- _TASK GOAL_
Edit the rows below by changing every "camera" to "viewer" and leaving everything else as it is, with the pictures omitted from your answer.

[BEGIN]

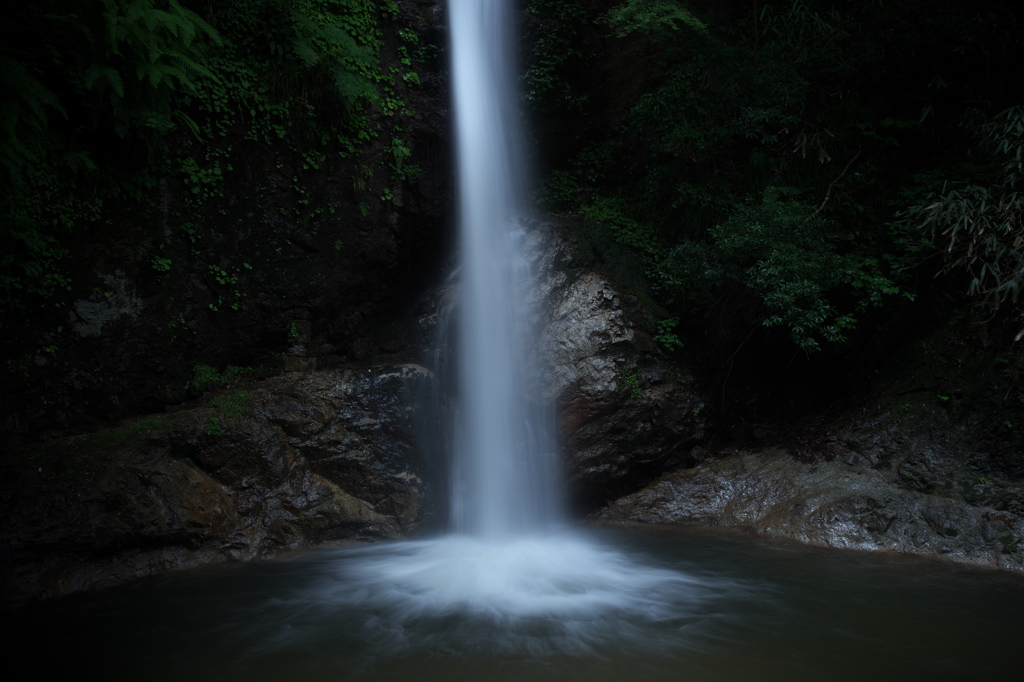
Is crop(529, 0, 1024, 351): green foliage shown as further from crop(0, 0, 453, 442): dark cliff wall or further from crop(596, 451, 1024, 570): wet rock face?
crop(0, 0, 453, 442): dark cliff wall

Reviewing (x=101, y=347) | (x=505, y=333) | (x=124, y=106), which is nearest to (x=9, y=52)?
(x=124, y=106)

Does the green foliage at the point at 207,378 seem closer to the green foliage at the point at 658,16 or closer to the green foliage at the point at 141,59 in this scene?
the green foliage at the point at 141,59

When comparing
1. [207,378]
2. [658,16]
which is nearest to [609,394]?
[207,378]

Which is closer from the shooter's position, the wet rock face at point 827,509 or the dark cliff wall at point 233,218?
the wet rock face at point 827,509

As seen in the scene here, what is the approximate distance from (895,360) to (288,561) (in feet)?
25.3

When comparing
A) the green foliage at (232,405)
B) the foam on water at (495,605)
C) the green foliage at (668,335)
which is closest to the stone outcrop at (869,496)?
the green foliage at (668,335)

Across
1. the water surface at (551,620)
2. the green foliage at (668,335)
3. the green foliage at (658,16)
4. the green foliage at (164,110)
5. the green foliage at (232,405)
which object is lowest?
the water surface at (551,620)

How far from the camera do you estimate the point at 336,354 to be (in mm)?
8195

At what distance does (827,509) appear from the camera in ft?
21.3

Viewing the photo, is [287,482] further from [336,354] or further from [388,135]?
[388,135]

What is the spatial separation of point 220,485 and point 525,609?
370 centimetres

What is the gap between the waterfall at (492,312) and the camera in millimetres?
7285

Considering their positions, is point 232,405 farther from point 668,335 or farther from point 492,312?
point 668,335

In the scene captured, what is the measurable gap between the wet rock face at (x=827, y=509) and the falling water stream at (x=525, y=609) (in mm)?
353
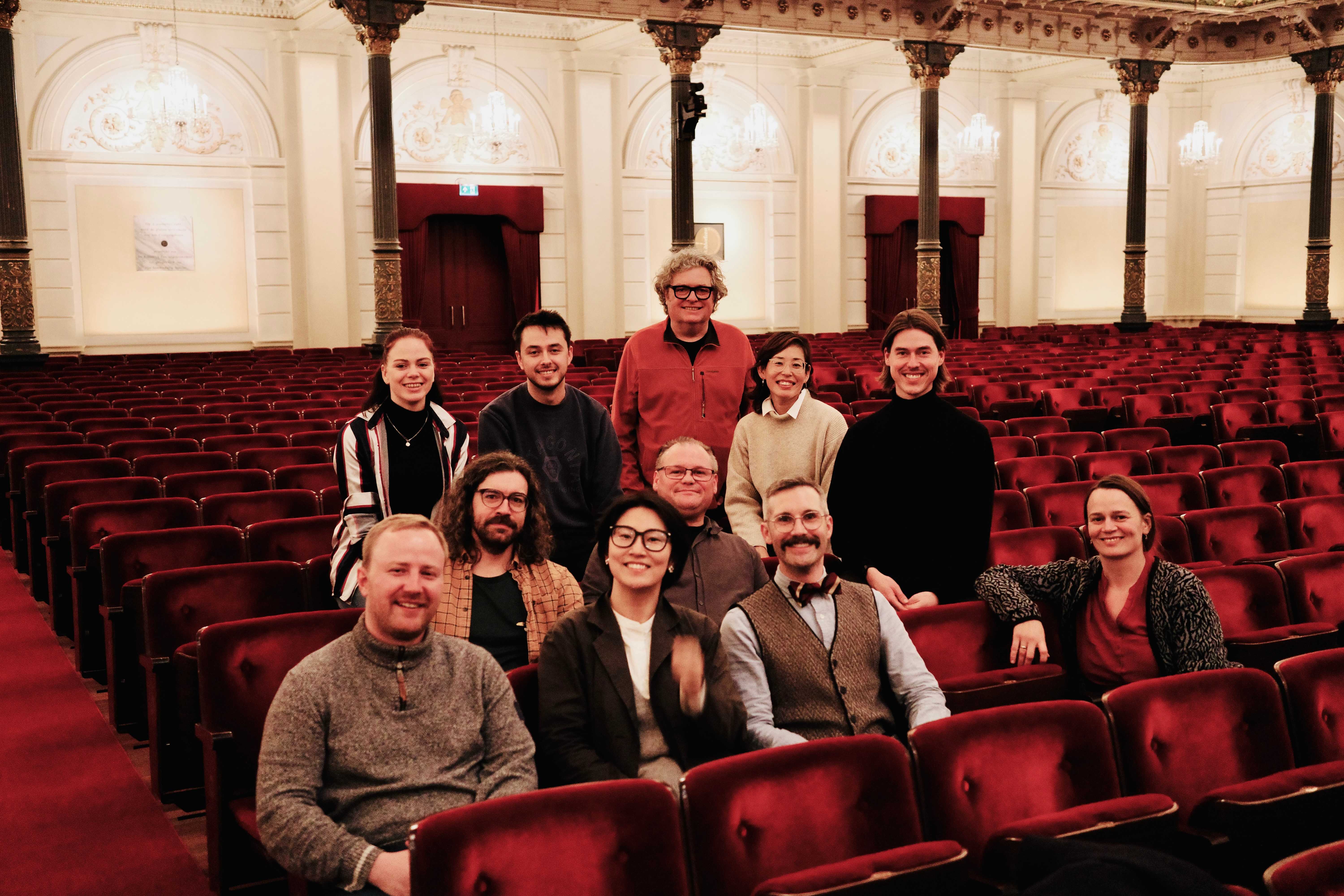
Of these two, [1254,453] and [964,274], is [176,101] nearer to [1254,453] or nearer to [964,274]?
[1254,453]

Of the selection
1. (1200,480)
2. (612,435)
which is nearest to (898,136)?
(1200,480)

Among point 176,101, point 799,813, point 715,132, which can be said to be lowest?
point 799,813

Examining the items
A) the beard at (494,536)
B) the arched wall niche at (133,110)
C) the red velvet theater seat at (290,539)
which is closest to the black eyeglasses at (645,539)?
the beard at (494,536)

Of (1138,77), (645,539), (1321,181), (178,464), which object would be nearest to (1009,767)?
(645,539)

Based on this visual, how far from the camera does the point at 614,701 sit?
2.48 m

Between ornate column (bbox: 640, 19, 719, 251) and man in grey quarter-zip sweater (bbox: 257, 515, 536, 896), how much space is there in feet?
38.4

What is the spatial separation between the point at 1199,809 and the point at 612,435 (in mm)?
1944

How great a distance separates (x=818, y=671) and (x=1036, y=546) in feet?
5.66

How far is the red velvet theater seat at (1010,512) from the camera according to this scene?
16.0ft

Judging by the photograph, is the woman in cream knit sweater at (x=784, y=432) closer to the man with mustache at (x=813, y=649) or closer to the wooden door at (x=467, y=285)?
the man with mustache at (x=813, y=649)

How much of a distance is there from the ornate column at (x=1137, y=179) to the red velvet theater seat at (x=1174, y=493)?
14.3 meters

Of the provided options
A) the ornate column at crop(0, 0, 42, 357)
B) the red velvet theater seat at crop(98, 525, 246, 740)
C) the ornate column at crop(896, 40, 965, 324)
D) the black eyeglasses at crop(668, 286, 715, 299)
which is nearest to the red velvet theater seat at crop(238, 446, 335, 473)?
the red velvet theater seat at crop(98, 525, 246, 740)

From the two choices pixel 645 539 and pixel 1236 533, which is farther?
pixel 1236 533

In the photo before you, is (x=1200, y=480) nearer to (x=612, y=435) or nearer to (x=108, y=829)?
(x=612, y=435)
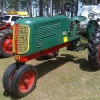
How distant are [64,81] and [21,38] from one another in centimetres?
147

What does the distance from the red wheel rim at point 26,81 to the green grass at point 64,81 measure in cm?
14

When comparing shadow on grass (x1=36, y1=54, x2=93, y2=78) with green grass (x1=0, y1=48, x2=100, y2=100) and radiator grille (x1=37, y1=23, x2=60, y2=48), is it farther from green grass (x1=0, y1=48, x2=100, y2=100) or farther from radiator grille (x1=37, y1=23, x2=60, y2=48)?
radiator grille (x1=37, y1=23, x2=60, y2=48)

[END]

- _SOLVED PROBLEM_
Is crop(529, 0, 1024, 351): green foliage shown as further from crop(0, 0, 453, 442): dark cliff wall or further from crop(596, 451, 1024, 570): wet rock face?
crop(0, 0, 453, 442): dark cliff wall

Reviewing (x=101, y=347) | (x=505, y=333) | (x=124, y=106), which is nearest to (x=9, y=52)?
(x=124, y=106)

Does the green foliage at the point at 207,378 seem closer to the green foliage at the point at 658,16 or closer to the green foliage at the point at 141,59 in this scene?
the green foliage at the point at 141,59

When comparing
1. [207,378]
2. [658,16]
which is nearest to [609,394]?
[207,378]

Which is closer from the shooter's position, the wet rock face at point 827,509 or the dark cliff wall at point 233,218?
the wet rock face at point 827,509

As seen in the scene here, what is the approximate distance from (895,360) to (288,561) (in feet)?
25.3

When comparing
A) the green foliage at (232,405)
B) the foam on water at (495,605)
C) the green foliage at (668,335)
which is closest to the stone outcrop at (869,496)?
the green foliage at (668,335)

Across
1. the water surface at (551,620)
2. the green foliage at (668,335)
3. the green foliage at (658,16)
4. the green foliage at (164,110)
5. the green foliage at (232,405)
which object is lowest?
the water surface at (551,620)

How far from the viewer do you estimate the point at 336,354 to be (in mm)?
8195

At what distance does (827,509) appear from the viewer in ft?
21.3

Viewing the photo, is [287,482] further from [336,354] or further from [388,135]?
[388,135]

What is the spatial separation of point 220,485 and point 525,609?
370 centimetres

What is the gap between the waterfall at (492,312) and the viewer in millimetres?
7285

Considering their positions, is point 232,405 farther from point 668,335 or farther from point 492,312?
point 668,335

In the scene captured, what is the measurable gap between the wet rock face at (x=827, y=509) and the falling water stream at (x=525, y=609) (in mm)?
353
Of these two, [1254,453] and [964,274], is [176,101] nearer to [1254,453] or nearer to [964,274]?
[1254,453]

Of the selection
1. (1200,480)
2. (612,435)
which is nearest to (898,136)?
(1200,480)

Among point 176,101, point 799,813, point 715,132, which can be said to be lowest?
point 799,813

Examining the items
A) the beard at (494,536)
B) the arched wall niche at (133,110)
C) the red velvet theater seat at (290,539)
which is closest to the black eyeglasses at (645,539)?
the beard at (494,536)

Of (1138,77), (645,539), (1321,181), (178,464), which object would be nearest to (1009,767)?
(645,539)

Based on this visual, how far from the viewer does the point at 614,701 sit?
2.48 m

Between ornate column (bbox: 640, 19, 719, 251) and man in grey quarter-zip sweater (bbox: 257, 515, 536, 896), how much space is there in feet?
38.4

What is the spatial separation between the point at 1199,809 and the point at 612,435 (in mm)?
1944

How great a distance separates (x=818, y=671) and (x=1036, y=546) in feet?
5.66

How far is the red velvet theater seat at (1010,512) from the viewer according to this scene?
16.0ft

Judging by the photograph, is the woman in cream knit sweater at (x=784, y=432) closer to the man with mustache at (x=813, y=649) or closer to the wooden door at (x=467, y=285)?
the man with mustache at (x=813, y=649)

How much of a distance is there from the ornate column at (x=1137, y=179) to the red velvet theater seat at (x=1174, y=493)?
14.3 meters

Of the provided options
A) the ornate column at crop(0, 0, 42, 357)
B) the red velvet theater seat at crop(98, 525, 246, 740)
C) the ornate column at crop(896, 40, 965, 324)
D) the black eyeglasses at crop(668, 286, 715, 299)
which is nearest to the red velvet theater seat at crop(238, 446, 335, 473)?
the red velvet theater seat at crop(98, 525, 246, 740)

From the two choices pixel 645 539 and pixel 1236 533, which is farther?
pixel 1236 533

In the photo before you, is (x=1200, y=480) nearer to (x=612, y=435) or nearer to (x=108, y=829)?
(x=612, y=435)
How distant are [64,81] and [21,38] from one another in centimetres?
147

What does the distance from the red wheel rim at point 26,81 to the green grass at point 64,81 measure in cm?
14

When comparing shadow on grass (x1=36, y1=54, x2=93, y2=78) with green grass (x1=0, y1=48, x2=100, y2=100) and radiator grille (x1=37, y1=23, x2=60, y2=48), is it farther from green grass (x1=0, y1=48, x2=100, y2=100) or farther from radiator grille (x1=37, y1=23, x2=60, y2=48)?
radiator grille (x1=37, y1=23, x2=60, y2=48)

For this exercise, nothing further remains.